# Start of Page excerpt

Elephant's Graveyard
Balagan Theatre
Through September 26


Balagan Theatre's current production is Elephant's Graveyard by George Brant. The way it is staged (not knowing if this is a script device or a director's choice), there are two sides of the stage: the circus side and the townies' side. It looks at first to be a comedy, although there are perilously few jokes that worked opening night. Perhaps that's because it really isn't a comedy, after all. It's an exploration of human darkness and the kind of horror that lack of attention can cause.

The circus comes to town with elephants. This small town is wild with excitement, since nothing much happens in town and most townies don't ever expect to leave for somewhere more exciting. It is 1916, and the setting reflects small-town life, where there is a regular train through town that everyone can set their watches by.

In the circus, the tour manager (Ashley Bagwell) allows an untrained stranger to ride at the head of the regular elephants' parade through town, and the stranger hits the lead elephant badly and the elephant throws the rider off and stomps on him. The town becomes enraged and demands the elephant pay the same price as any human murderer. So should the ringmaster give them what they want, or try to make people understand that the tour manager and the untrained stranger were really at fault? The tour manager heedlessly ignores the elephant trainer (Ray Tagavilla), but the elephant trainer doesn't make enough of a stand to protect his elephants, and the stranger somehow believes he is capable of understanding and riding elephants after only one day in the circus.

The human darkness is evident in the rush to judgment and the demand for blood. The elephant did what was natural and even appropriate, but the townies do not budge in their demands. Somehow, they expect a kind of purification by killing the elephant.

# End of Page excerpt
# Start of Dataset excerpts

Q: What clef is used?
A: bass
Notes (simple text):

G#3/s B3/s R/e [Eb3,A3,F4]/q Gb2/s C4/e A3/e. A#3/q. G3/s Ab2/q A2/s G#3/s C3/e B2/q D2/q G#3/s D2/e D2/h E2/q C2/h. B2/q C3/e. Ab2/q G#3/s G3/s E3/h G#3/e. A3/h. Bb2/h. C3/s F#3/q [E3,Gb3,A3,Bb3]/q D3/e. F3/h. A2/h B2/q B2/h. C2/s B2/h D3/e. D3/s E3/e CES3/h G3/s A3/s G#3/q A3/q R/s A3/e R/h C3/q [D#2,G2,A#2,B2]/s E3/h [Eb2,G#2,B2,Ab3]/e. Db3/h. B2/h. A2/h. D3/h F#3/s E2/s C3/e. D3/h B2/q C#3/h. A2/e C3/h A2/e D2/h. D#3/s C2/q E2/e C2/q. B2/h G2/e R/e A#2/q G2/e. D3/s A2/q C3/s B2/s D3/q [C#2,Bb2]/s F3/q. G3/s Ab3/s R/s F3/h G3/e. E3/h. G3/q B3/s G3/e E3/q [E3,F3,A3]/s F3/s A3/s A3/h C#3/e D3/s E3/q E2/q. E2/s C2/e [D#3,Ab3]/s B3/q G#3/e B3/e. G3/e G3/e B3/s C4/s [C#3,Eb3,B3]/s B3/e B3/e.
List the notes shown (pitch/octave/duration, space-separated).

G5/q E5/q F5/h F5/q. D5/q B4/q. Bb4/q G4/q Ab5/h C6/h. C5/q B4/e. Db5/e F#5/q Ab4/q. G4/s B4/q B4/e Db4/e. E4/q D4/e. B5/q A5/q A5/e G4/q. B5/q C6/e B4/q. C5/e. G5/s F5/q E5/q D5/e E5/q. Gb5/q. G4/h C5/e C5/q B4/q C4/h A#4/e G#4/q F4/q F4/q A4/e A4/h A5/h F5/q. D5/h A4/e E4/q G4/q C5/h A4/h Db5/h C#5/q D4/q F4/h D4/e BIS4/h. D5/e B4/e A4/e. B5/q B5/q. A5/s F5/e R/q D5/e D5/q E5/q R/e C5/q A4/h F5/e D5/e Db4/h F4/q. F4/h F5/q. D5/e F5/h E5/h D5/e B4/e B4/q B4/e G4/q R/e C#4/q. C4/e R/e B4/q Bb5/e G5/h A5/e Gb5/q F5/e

# End of Dataset excerpts

List of tasks ▸
1. In the Elephant's Graveyard review, why is the small town so excited when the circus arrives? Answer in one to three sentences.
2. Please answer these questions on the Elephant's Graveyard review, marking each answer (a), (b), (c):
(a) Who wrote the play?
(b) In what year is it set?
(c) Which actor plays the elephant trainer?
3. Go on with the Elephant's Graveyard review from the point where it stops.

Responses in order ▸
1. The town is wild with excitement because nothing much happens there, and most of the townies never expect to leave for somewhere more exciting.

2.
(a) George Brant
(b) 1916
(c) Ray Tagavilla

3.
This is an ensemble piece and there are nicely done roles - in particular Sharon Barto, who plays a young kid enthralled with elephants, Michael D. Blum as the ringmaster with the ultimate decision, Jose Amador, representing the people of color in town, and a heart-tugging performance by Ray Tagavilla as the elephant trainer as he loses the fight for his elephants and has to do the unthinkable as an act of kindness.

The production is about 75 minutes straight through, but even so, the beginning drags a bit through the "funny" stuff. While the set-ups are necessary to understand the play, the beginning is too portentous, and should be quicker and lighter. The costumes - fun period pieces provided by Hannah Schnabel - are terrific. The stage, designed by Ed Cook III, is a suitable mishmash of circus-y things and town things on either side of the stage. The music is played on stage by several able musicians (Jake Groshong, Marty Ofsowitz, Banton Foster) who are part of the ensemble.

The play is based on a true story about a small town in Tennessee. A cosmopolitan city like Seattle might never have felt determined to kill the murdering elephant, especially when strangers are strangers and people keep to themselves. Perhaps even small-town inhabitants are too sophisticated, these days, to want to kill an elephant. Even so, human nature has dark and irrational sides. The play makes that timelessly clear. For more information, go to www.balagantheatre.org or www.brownpapertickets.com or call 800-838-3006.

Comments on reviews go to sgncritic@gmail.com.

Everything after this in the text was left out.